[Written instruction]
Can you lay out the listing as a Markdown table with the columns "Row" and "Listing line", from the line containing "From the scene" through the end of the listing, with blank lines and pictures left out?

-- Start of Data for this task --

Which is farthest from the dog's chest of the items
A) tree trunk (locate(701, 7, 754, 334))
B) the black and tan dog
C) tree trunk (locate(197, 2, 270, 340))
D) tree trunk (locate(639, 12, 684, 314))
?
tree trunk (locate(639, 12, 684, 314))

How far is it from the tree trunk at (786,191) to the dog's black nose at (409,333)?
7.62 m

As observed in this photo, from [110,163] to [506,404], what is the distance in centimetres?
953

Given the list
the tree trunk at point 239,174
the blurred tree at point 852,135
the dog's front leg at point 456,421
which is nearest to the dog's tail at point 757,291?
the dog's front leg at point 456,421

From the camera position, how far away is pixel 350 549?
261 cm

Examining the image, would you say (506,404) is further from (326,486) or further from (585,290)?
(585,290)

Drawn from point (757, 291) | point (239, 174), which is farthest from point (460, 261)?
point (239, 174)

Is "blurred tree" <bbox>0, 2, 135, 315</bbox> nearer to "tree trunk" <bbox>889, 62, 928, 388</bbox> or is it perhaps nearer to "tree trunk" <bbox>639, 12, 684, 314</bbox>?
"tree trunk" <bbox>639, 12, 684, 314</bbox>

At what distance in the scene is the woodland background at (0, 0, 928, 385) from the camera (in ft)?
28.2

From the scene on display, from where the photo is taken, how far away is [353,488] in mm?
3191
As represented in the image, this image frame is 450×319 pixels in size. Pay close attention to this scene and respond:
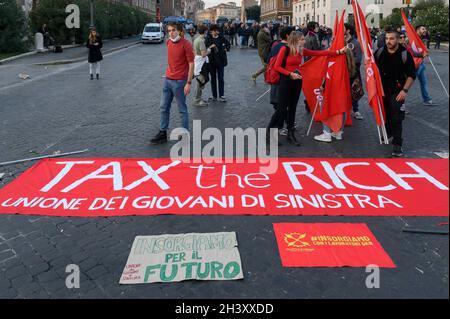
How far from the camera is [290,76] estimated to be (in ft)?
22.5

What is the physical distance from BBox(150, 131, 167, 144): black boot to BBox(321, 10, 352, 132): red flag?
2.58 m

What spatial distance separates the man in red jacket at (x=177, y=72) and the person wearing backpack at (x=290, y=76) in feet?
4.50

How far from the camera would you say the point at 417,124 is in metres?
8.74

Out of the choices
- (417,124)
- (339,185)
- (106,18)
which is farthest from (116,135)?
(106,18)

-- End of Data for this task --

[Solution to this task]
| Row | Listing line |
|---|---|
| 1 | From the scene on display, from where the photo is taken, how far away is [353,488] in mm? |
| 2 | 3191 |
| 3 | As represented in the image, this image frame is 450×319 pixels in size. Pay close attention to this scene and respond: |
| 4 | How far from the camera is [290,76] estimated to be (in ft)? |
| 5 | 22.5 |
| 6 | What is the physical distance from BBox(150, 131, 167, 144): black boot to BBox(321, 10, 352, 132): red flag? |
| 7 | 2.58 m |
| 8 | What spatial distance separates the man in red jacket at (x=177, y=72) and the person wearing backpack at (x=290, y=76) in feet? |
| 9 | 4.50 |
| 10 | How far from the camera would you say the point at 417,124 is in metres? |
| 11 | 8.74 |
| 12 | Out of the choices |
| 13 | - (417,124) |
| 14 | - (339,185) |
| 15 | - (106,18) |
| 16 | which is farthest from (116,135)? |
| 17 | (106,18) |